Este país não é para velhos

  • Raquel Caniço
  • 4 Junho 2020

Por força do vírus silencioso, nunca antes foi tão urgente em Portugal, refletir-se na criação do Estatuto do Idoso, autonomizando-se como grupo vulnerável.

É, somente, no título e na representação de Tommy Lee Jones sobre a sua inadaptação ao mundo e sua profunda crise de valores, no galardoado filme, que fazemos o paralelismo com o thriller dos irmãos Coen.

De facto, por força do vírus silencioso, nunca antes foi tão urgente em Portugal, refletir-se na criação do Estatuto do Idoso, autonomizando-se como grupo vulnerável criando, ao mesmo tempo, uma verdadeira estratégia de proteção.

A palavra idoso encerra em si uma construção social normalmente pejorativa, associada a inimputabilidade ou incapacidade de decidir sobre si próprio. Não nos vamos quedar aqui, mas antes, naquelas pessoas que terminaram a sua vida profissional ativa – terceira idade, e pelos que, mais tarde, se aproximam da infância no que se refere à sua dependência em relação à família ou a outros membros cuidadores – quarta idade.

O artigo 72º da Constituição da República Portuguesa a par do artigo 25º da Carta Social Europeia e de outros tratados internacionais demonstram há muito a necessidade de implementação, pela via legislativa, de medidas protecionistas, porquanto, aquelas já consagradas como o Regime do Maior Acompanhado e o Testamento Vital, não são suficientes para acautelar aqueles que estatisticamente sofrem mais crimes de violência doméstica, abandono, burla, usura, negligência, esquecimento, pobreza, solidão, frio, má nutrição, tudo em razão da idade.

Com efeito, não existe uma rede nacional de proteção, organizada e integrada para os que são mais desprotegidos na terceira ou quarta idade, tal como acontece com os menores.

Existem redes de apoio e respostas sociais através do Instituto da Segurança Social, IP., e municipais, com a introdução de políticas de envelhecimento ativo, ainda que precárias por força dos sucessivos cortes orçamentais, mas no que concerne à identificação dos casos ditos críticos, não existe uma rede que partilhe entre si essa informação e que, consequentemente, disponibilize meios de forma integrada, de ação e intervenção para essas pessoas que se encontram em situação de especial vulnerabilidade consubstanciada na sua condição física, psicológica, económica ou a viverem com alguém que ponha em causa a sua segurança, de forma a que possam estar referenciadas, sinalizadas e apoiadas, diria até, socorridas.

A GNR realizou em outubro de 2019 um estudo – Censos Sénior – sinalizando 41.868 idosos a viverem sozinhos ou isolados em todo o país.
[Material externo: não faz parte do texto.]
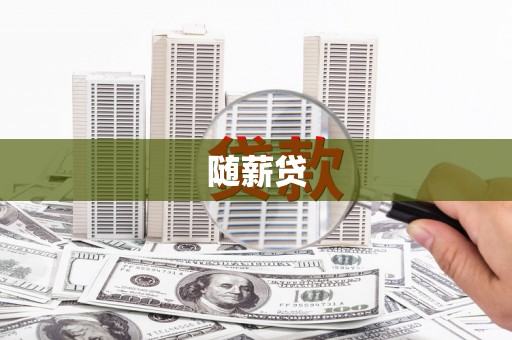 新巴尔虎左旗随薪贷
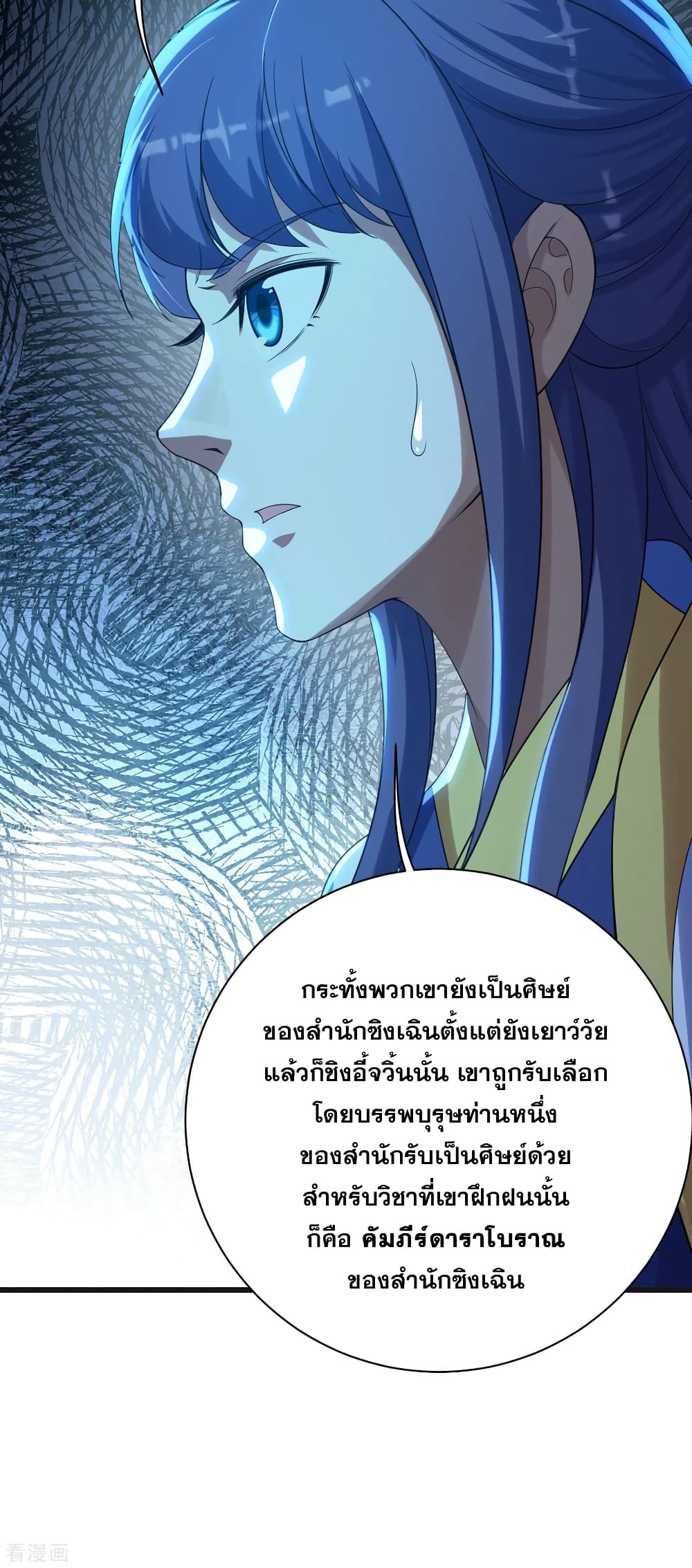 Matchless Emperor  เทพอสูรสยบฟ้า 132-น้องข้าไม่ใช่คนเช่นนี้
Os distritos que mais se destacam nessa realidade são Vila Real, Guarda, Faro, Viseu, Portalegre e Bragança, salientando-se ainda 626 em Lisboa e 1.026 no Porto.

O Estatuto do Idoso deveria autonomizar esse grupo de pessoas, fazendo um planeamento de políticas de envelhecimento com medidas discriminativas de forma positiva, consciencializando a sociedade e centralizando o conjunto de direitos e deveres que vivem de forma avulsa em vários diplomas, nomeadamente a prioridade na tramitação de processos judiciais, atendimento preferencial em órgãos públicos e privados, prestações sociais, gratuitidade nos transportes, reserva de minimus em habitação social, gratuitidade no acesso à cultura, ao mesmo tempo que deveria criminalizar o abandono de pessoa idosa em hospital ou instituição, criar um regime legal específico de alimentos devidos a pais por filhos e a criação de uma comissão nacional de proteção ao idoso em risco, com descentralização por município. E, talvez aí, este país também fosse para velhos.